Saved entries
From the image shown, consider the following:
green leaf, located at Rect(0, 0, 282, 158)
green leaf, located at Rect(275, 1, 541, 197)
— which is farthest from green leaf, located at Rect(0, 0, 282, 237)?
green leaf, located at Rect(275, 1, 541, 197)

Exercise requirements
Update the listing by changing "consider the following" to "review the following" wherever it occurs, leaving everything else as it is.

The solution
From the image shown, review the following:
green leaf, located at Rect(0, 0, 282, 158)
green leaf, located at Rect(275, 1, 541, 197)
— which is farthest from green leaf, located at Rect(0, 0, 282, 237)?
green leaf, located at Rect(275, 1, 541, 197)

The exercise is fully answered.